The rear of the spring, with the rubber bushes, moved on the pin quite easily with a little leverage. However, the other end, with the 'silentblock' (2), would not budge. The silentblock is three concentric cylinders, two of steel, sandwiching one of rubber and fits in the front eye of the spring. So I sprayed on some penetrating oil and left it overnight. Then a heave with a lever (against a block of wood on the chassis) freed it.

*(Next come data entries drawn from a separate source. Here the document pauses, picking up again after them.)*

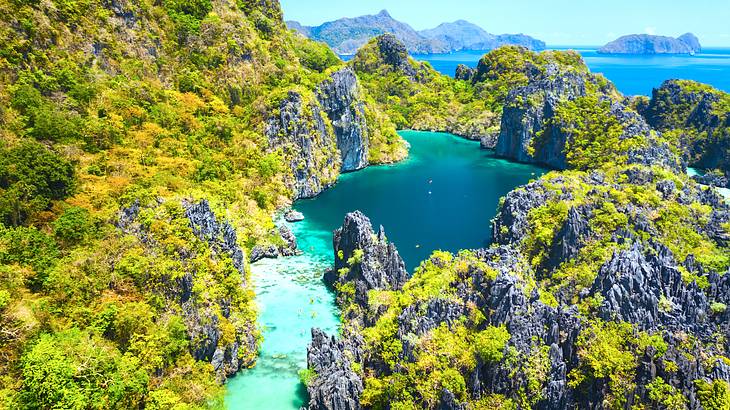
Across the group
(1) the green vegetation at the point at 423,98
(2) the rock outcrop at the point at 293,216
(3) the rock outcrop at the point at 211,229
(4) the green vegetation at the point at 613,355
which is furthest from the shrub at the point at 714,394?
(1) the green vegetation at the point at 423,98

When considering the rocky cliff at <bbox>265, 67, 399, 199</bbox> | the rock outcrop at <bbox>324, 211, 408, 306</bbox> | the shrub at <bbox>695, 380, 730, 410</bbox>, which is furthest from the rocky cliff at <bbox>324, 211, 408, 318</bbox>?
the rocky cliff at <bbox>265, 67, 399, 199</bbox>

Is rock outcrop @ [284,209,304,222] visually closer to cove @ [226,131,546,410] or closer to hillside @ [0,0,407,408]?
cove @ [226,131,546,410]

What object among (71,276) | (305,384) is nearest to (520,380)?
(305,384)

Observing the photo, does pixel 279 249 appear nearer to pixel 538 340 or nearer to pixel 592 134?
pixel 538 340

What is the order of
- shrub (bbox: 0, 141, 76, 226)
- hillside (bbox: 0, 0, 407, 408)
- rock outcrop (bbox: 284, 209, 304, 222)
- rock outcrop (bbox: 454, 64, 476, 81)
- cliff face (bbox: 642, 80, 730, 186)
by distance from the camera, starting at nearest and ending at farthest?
hillside (bbox: 0, 0, 407, 408) < shrub (bbox: 0, 141, 76, 226) < rock outcrop (bbox: 284, 209, 304, 222) < cliff face (bbox: 642, 80, 730, 186) < rock outcrop (bbox: 454, 64, 476, 81)

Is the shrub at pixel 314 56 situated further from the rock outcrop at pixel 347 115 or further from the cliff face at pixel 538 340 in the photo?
the cliff face at pixel 538 340

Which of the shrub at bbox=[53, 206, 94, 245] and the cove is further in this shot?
the cove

I'd been told that the silentblock doesn't usually need replacing and it looked in good condition, so I didn't try to remove it. In fact, as you can see from the photo, the rubber bushes were not in too bad a condition. The shiny black items are the new polyurethane bushes. I put tie-wraps around the spring leafs to prevent the lower three from falling off and marked the springs with a wax crayon line, as Carl had suggested, in case I needed to reassemble them. Actually the tie-wraps were too thin and broke as I was trying to refit the near-side spring. So I used two G-cramps to hold the lower leafs in place.
Having removed the bolts that hold the spring to the axle I was able to push the lower plate (22) out of the way, against the resistance of the damper. In this photo you can see the lower plate, still attached to the damper.
I touched up some of the paint on the shackle and inserted the new bushes, using a little of the supplied grease. The diagram shows a fibre washer (8) between the two halves of the shackle. However, there was no sign of a washer and so, as suggested by John James, I put a little translucent silicone sealant between the two metal faces so as to form a seal. Then it was just a case of pushing the spring back on to the fore and aft pins, jacking up the spring and refitting the bolts, which I had cleaned with a wire brush.
These final two images show the spring in place, with the new bushes, but before I had touched up the paint.
Replacing the bushes on the off-side spring was a repeat procedure, except that every nut was more difficult to undo! Also, leverage failed to shift the front end of the spring from its pin. I had to resort to tapping the back of the spring with a hammer so as to gradually slide the spring off the pin.
However, by October 27th I had refitted both springs, but with the nuts on the two pins not completely tightened. I then lowered the car to the ground so as to put the shackles in their normal position before tightening the nuts. Then I touched up the paint on the shackle nuts and, the next day, inserted split pins through the lower, castellated nuts.
A short test drive showed quite a stable ride. Even at 50mph the car was still stable.